Textausschnitt:
# # # # #
Der Kaufpreis für die gemäß § 2 verkauften Vermögensgegenstände beträgt DM 200.000,-- (i.W.: zweihunderttausend Deutsche Mark) zuzüglich der gesetzlichen Mehrwertsteuer.

(2) Der Netto-Kaufpreis in Höhe von insgesamt DM 3.200.000,-- steht den Banken zu und ist spätestens am 30.04.1997 zur Zahlung fällig.

...

§ 4

Übergangsstichtag

Übergangsstichtag im Sinne dieses Vertrages ist der 17. März 1997, 0.00 Uhr.

§ 5

Dinglicher Vollzug

Verkäufer und Käuferin sind darüber einig, daß das Eigentum an den verkauften Gegenständen am Übergangsstichtag, frühestens jedoch mit Zahlung des Kaufpreises, an die Käuferin übergeht. Soweit beim Verkäufer nur Anwartschaftsrechte auf Eigentumserwerb bzw. -rückerwerb begründet sind, werden diese Rechte mit gleicher Zahlungsregelung mit Wirkung zum Übergangsstichtag abgetreten.

Spätestens am Übergangsstichtag wird ihr der unmittelbare oder mittelbare Besitz eingeräumt.

...

§ 10

Zustimmungsvorbehalt

Dieser Kaufvertrag wird wirksam, wenn der Gläubigerausschuß der Gemeinschuldnerin ihm zugestimmt hat.

§ 11

Auflösende Bedingung

Dieser Vertrag steht unter der auflösenden Bedingung der Nicht-Vorlage einer Finanzierungszusage an die Käuferin über insgesamt DM 3.200.000,-- (i.W.: drei Millionen zweihunderttausend) durch die C. AG und/oder die D. AG."

Mit einem weiteren Vertrag vom 14. März 1997 veräußerte der Konkursverwalter das immaterielle Vermögen der Gemeinschuldnerin an die -Vermögensverwaltungsgesellschaft mbH, damals noch mit Sitz in M.

Dazu heißt es in dem Vertrag:

"§ 1

Immaterielle Vermögensgegenstände - Verkauf

Der Verkäufer verkauft mit Wirkung zum Übergangsstichtag (§ 4) alle dem Handel, dem Vertrieb und dem Engeneering dienenden immateriellen Vermögensgegenstände, gewerblichen Schutzrechte, insbesondere die in Anlage I aufgeführten Patente, Warenzeichen und Gebrauchsmuster, sowie den Kundenstamm.

Hierzu gehören auch alle Erfindungen, Know-How, Geschäfts- und Betriebsgeheimnisse, Verfahren, Formeln und sonstigen immateriellen Gegenstände, die nicht von gewerblichen Schutzrechten umfaßt werden, sowie sämtliche Verkörperungen solcher Gegenstände wie schriftliche Beschreibungen, Muster, Zeichnungen, Pläne etc., auch soweit sie auf elektronischen Datenträgern erfaßt sind.

Zum Vertragsgegenstand gehört die Übertragung der Rechte zur Nutzung der Firmenbezeichnung "S. & S.''."

Der Konkursverwalter ließ bis Mitte April 1997 die laufenden Aufträge mit einer verringerten Belegschaft, darunter auch dem Kläger, abarbeiten. Neue Aufträge nahm der Konkursverwalter nicht an.
# # # # #
Bereitgestellte Einträge:
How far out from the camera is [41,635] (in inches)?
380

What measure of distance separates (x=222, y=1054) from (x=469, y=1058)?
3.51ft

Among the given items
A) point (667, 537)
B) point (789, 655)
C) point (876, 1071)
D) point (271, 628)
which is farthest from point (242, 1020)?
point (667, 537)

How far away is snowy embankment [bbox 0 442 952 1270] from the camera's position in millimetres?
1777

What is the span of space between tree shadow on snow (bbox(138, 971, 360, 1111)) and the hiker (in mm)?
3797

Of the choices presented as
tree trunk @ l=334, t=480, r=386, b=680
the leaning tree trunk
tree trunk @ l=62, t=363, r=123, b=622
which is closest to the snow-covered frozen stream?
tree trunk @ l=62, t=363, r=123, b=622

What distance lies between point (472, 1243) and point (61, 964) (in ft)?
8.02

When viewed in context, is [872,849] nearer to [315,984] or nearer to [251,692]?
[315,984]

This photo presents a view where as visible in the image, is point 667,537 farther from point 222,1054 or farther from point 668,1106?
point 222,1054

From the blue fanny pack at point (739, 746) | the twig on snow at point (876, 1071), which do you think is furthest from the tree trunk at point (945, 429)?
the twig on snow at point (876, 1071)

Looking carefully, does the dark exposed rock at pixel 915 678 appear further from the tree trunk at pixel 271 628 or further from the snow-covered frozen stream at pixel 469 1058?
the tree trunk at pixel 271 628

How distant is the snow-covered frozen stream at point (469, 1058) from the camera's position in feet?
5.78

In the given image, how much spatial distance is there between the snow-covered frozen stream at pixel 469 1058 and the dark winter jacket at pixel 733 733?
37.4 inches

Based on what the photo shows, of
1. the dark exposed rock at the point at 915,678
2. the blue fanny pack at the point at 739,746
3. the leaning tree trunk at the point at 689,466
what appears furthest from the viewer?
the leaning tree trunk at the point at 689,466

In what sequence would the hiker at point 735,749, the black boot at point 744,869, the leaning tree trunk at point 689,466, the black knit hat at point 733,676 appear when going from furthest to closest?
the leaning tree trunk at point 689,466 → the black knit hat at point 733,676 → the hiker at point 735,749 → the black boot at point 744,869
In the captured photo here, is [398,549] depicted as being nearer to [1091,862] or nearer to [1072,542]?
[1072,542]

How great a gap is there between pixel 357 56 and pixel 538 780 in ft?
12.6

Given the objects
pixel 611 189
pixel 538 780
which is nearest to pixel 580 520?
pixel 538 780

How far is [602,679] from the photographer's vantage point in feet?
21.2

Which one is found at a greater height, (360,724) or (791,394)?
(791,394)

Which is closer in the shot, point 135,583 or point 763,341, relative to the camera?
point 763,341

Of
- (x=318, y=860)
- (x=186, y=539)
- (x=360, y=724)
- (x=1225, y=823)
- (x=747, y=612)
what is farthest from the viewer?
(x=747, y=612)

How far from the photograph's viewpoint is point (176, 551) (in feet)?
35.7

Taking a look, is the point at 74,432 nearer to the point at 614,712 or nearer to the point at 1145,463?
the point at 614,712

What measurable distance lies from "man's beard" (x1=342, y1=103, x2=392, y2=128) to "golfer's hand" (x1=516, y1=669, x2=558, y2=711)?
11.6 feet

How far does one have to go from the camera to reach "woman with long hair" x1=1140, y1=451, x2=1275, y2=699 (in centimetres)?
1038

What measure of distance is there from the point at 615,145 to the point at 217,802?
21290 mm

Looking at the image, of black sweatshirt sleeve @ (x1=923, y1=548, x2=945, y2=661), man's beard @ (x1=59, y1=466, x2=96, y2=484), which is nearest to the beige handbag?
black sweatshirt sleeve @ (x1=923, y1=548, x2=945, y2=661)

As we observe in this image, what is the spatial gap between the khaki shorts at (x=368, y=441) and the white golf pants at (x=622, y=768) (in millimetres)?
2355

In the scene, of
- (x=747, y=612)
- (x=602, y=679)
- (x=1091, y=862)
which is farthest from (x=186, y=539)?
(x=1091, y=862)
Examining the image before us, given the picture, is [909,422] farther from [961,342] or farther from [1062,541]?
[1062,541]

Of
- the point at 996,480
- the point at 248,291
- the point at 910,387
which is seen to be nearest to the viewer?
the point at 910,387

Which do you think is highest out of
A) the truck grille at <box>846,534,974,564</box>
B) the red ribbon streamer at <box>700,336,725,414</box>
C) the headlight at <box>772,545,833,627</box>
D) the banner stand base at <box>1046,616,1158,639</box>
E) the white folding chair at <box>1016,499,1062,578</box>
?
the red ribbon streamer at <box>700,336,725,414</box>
# # # # #
Anforderungen:
[1] Übersetze den Satz „Dieser Kaufvertrag wird wirksam, wenn der Gläubigerausschuß der Gemeinschuldnerin ihm zugestimmt hat.“ aus dem Auszug über die Verkäufe des Konkursverwalters ins Englische.
[2] Beantworte anhand des Auszugs über die Verkäufe des Konkursverwalters die folgenden Fragen kurz.
(a) An welchem Tag ist der Netto-Kaufpreis spätestens zur Zahlung fällig?
(b) Welcher Zeitpunkt ist als Übergangsstichtag festgelegt?
(c) Bis wann ließ der Konkursverwalter die laufenden Aufträge abarbeiten?
[3] Führe den Auszug über die Verkäufe des Konkursverwalters im Anschluss an seinen letzten Satz weiter.

Antworten je Aufgabe:
[1] This purchase contract becomes effective once the creditors' committee of the bankrupt company has approved it.

[2]
(a) Am 30.04.1997.
(b) Der 17. März 1997, 0.00 Uhr.
(c) Bis Mitte April 1997.

[3]
Ab dem 18. April 1997 bis Mitte Juni 1997 wurden die in § 2 des zwischen dem Konkursverwalter und der Beklagten geschlossenen Kaufvertrages genannten Gegenstände des Umlaufvermögens mit ca. 74 LKW-Ladungen von B. nach M. transportiert. Die Maschinen der Gemeinschuldnerin wurden überwiegend nicht nach M. transportiert. Ob und gegebenenfalls welche einzelnen Maschinen sowie weiteren Betriebsmittel, wie Vorrichtungen, Werkzeuge, Modelle und Formen nach M. transportiert worden sind und dort von der Beklagten genutzt werden, ist zwischen den Parteien streitig.

Am 20. April 1997 nahm zunächst die Firma H. GmbH, später die F. H. GmbH, in den Räumen der Gemeinschuldnerin die früher von dieser dort betriebene Armaturengummierung auf.

Die Beklagte stellt in M. im Auftrag der S + S GmbH Armaturen her, die vormals von der Gemeinschuldnerin produziert wurden. Wie die Gemeinschuldnerin verfügt sie nicht über eine eigene Gießerei und läßt deshalb die Teile der Gußvorproduktion ebenfalls anderweitig herstellen, wobei zwischen den Parteien streitig ist, in welchem Umfang die Vorproduzenten identisch sind. Arbeitnehmer der Gemeinschuldnerin werden von der Beklagten nicht beschäftigt.

Mit Schreiben vom 23. Juni 1997 machte der Kläger gegenüber der Beklagten den Übergang seines Arbeitsverhältnisses geltend.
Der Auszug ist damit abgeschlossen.